**Document passage**
= = = = = = =

MSt in History of Art and Visual Culture
The Department of the History of Art is a vibrant centre for postgraduate students, and offers a one-year taught postgraduate MSt degree in the History of Art and Visual Culture (MSt, ‘Master of Studies’, is the distinctive name for what elsewhere is often called ‘MA’). Students admitted to this programme do not necessarily have to have a first degree in art history, and a broad range of applicants are welcomed. The programme is suitable both as preparation for further research and as a postgraduate qualification in its own right. In addition to a rigorous training in methodology, students take one two-term optional course, and research and write a 15,000 word dissertation on a topic they choose, approved and supervised by a scholar with relevant specialist expertise. All postgraduate students take part in the Department’s Research Seminars, and in the huge range of disciplinary and interdisciplinary seminars which make Oxford an outstandingly exciting setting for the study of History of Art.
Important: please note that the course is full-time and requires attendance in Oxford. Full-time students are subject to the University's Residence requirements. The course cannot be studied part-time or remotely.
Core Course: Issues in Art History
This MSt core course provides a theoretical and methodological interrogation of the practice of art history. It aims to address the major challenges and issues that face all art historians today, no matter what their field. The course is motivated by a single key question: what needs to be done to turn art history into a discourse that can address the most pressing issues of our time? Structured by ten two-hour seminars, the course focuses on a selection of art historical texts that are pushing the field in new directions or have opened up new possibilities for art history. It will be taken for granted in this course that art history is a mode of argument and persuasion, rather than a search for an absolute truth. Seminars will be supplemented by workshops on professional practice and by art handling sessions with a curator at the Ashmolean Museum.
Optional Courses
Important: please list your Optional Course choice in order of preference at the beginning of your personal statement.
Applicants are asked to list their Optional Course choices in order of preference at the beginning of their personal statement and will be asked to confirm this choice before commencing studies. Due to numbers, please be aware that it is not always possible to guarantee your first optional course choice. Optional courses tend to change on a yearly basis, and are linked to the availability of staff members teaching the options in a particular year. The Optional Courses for 2026-2027 are listed below.
Dissertation Supervision
The Faculty appoints supervisors on the basis of their assessment of their fit with your research interests and their spare teaching capacity. However, before you apply you should ensure that the Faculty has the ability to support your interests by having academic staff with matching expertise. Please check the research interests of Faculty staff by visiting the People page.
For details about the application process, please view the graduate admissions section of the History Faculty website and the History of Art page of the online prospectus. For general admissions enquiries about the MSt or DPhil programme, please email admin@hoa.ox.ac.uk
Optional Courses for 2026-2027
Tutor: Professor Cora Gilroy-Ware
In Western Art, so the story goes, the emergence of the Modern depends on the death of “the antique”. A dry, lifeless, academic notion of beauty had to be destroyed to make space for more exciting, democratic, and relevant modes of representation. The relics of Greece and Rome, not to mention the many tedious neoclassical objects they inspired, were stripped, once and for all, of their claim to universal aesthetic supremacy. Not only does this grand narrative risk replacing one hierarchy with another; it also works to eclipse the work of visual artists who, positioned outside or marginal to the centre of artistic discourse, take up Greco-Roman forms and figures well after the ousting of the classical. In short, it is a narrative that does injustice to the artists of colour who engaged with the classical on their own terms and in their own time.

= = = = = = =

**Dataset records**
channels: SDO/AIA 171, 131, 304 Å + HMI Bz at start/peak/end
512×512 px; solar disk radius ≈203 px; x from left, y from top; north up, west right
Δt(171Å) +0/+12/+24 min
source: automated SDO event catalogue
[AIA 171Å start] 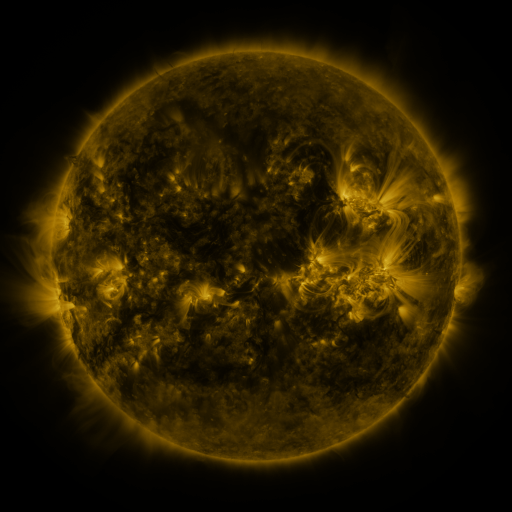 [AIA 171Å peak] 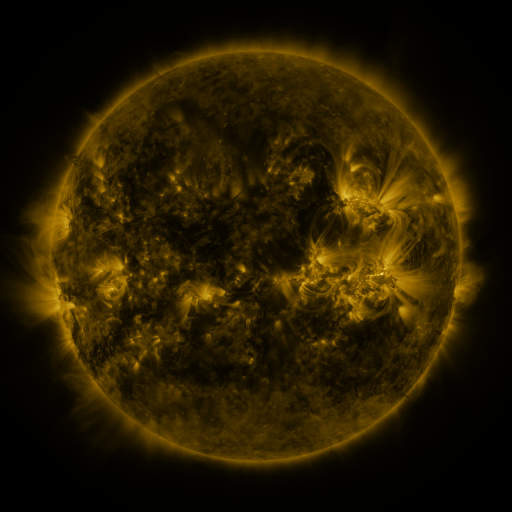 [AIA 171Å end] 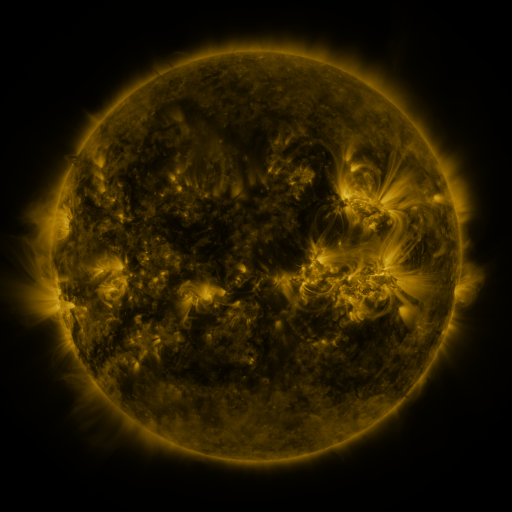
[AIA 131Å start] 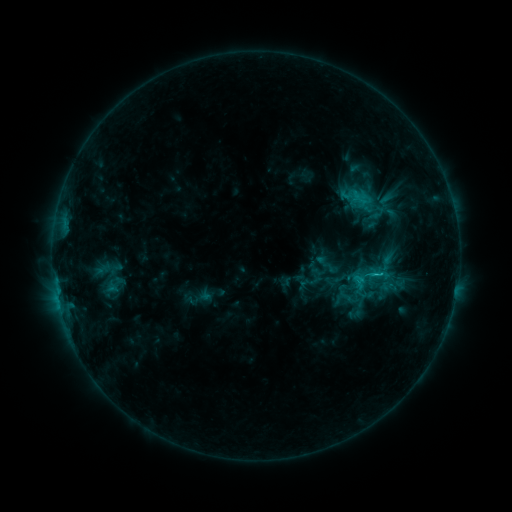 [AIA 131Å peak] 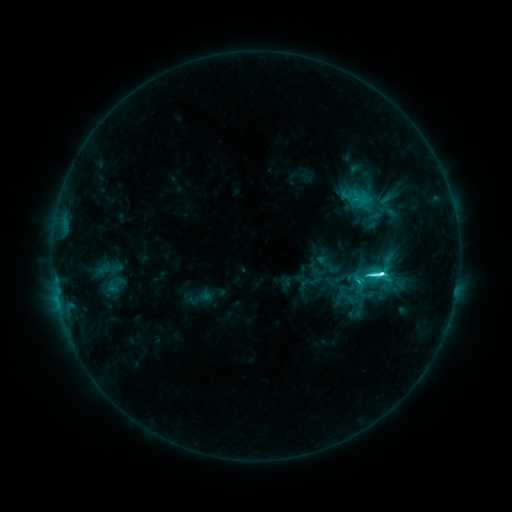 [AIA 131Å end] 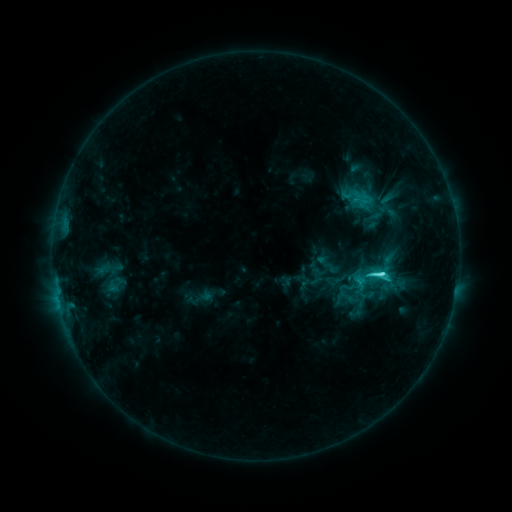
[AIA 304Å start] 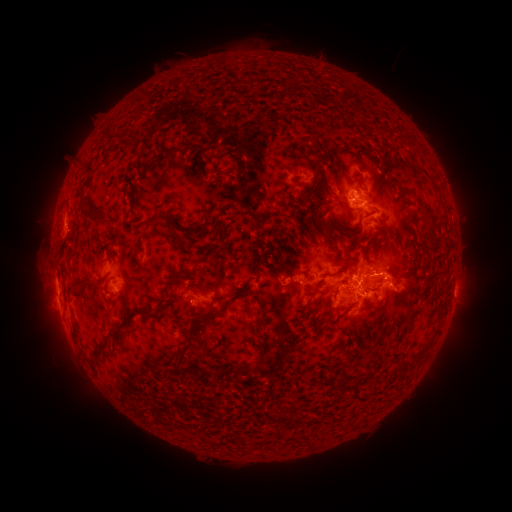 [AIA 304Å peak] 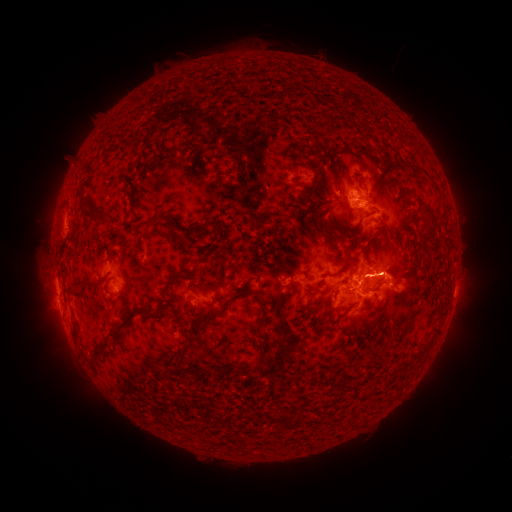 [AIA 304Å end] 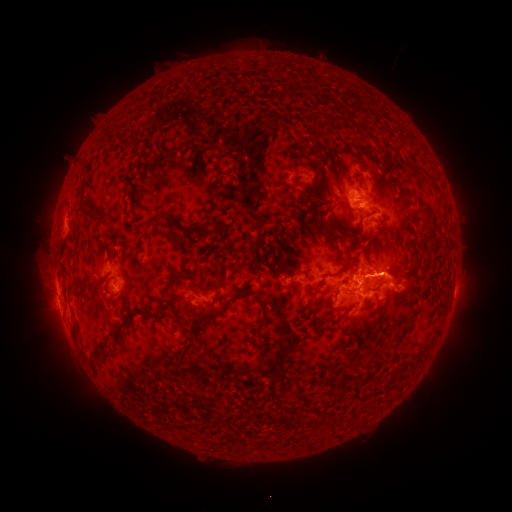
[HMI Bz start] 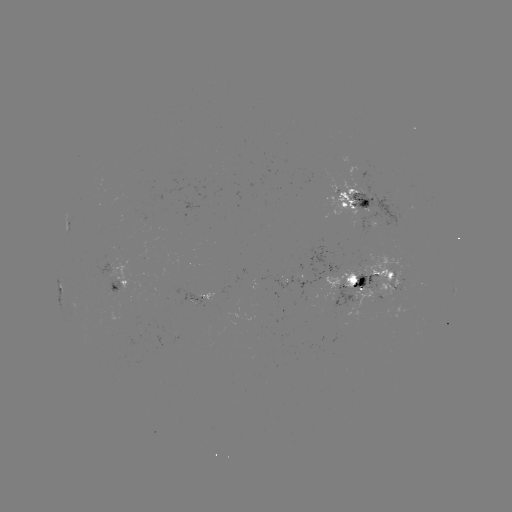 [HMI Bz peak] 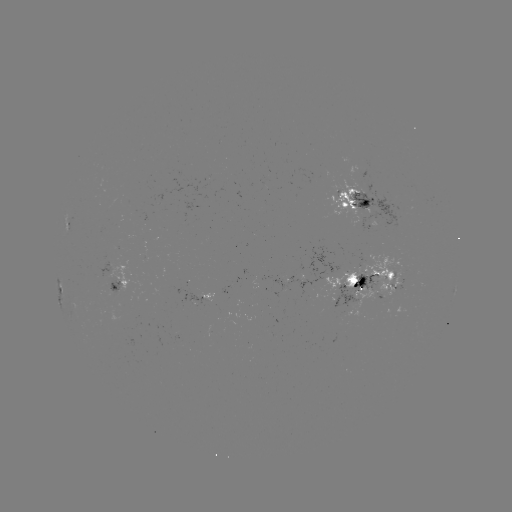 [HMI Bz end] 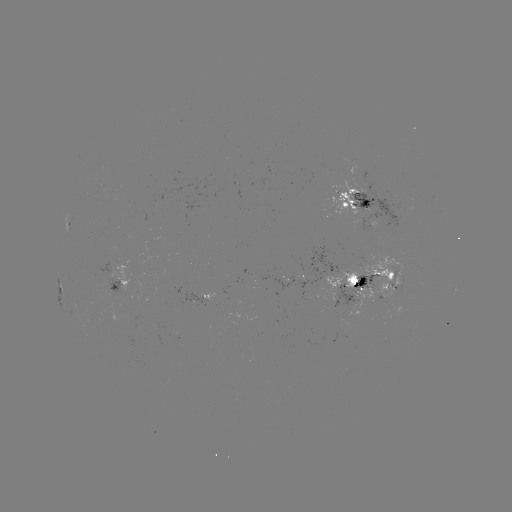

= = = = = = =

**Task prompt**
Write out the passage of the History of Art MSt page between "Dissertation Supervision" and "the People page.", inclusive.

**Result of the exercise**
Dissertation Supervision
The Faculty appoints supervisors on the basis of their assessment of their fit with your research interests and their spare teaching capacity. However, before you apply you should ensure that the Faculty has the ability to support your interests by having academic staff with matching expertise. Please check the research interests of Faculty staff by visiting the People page.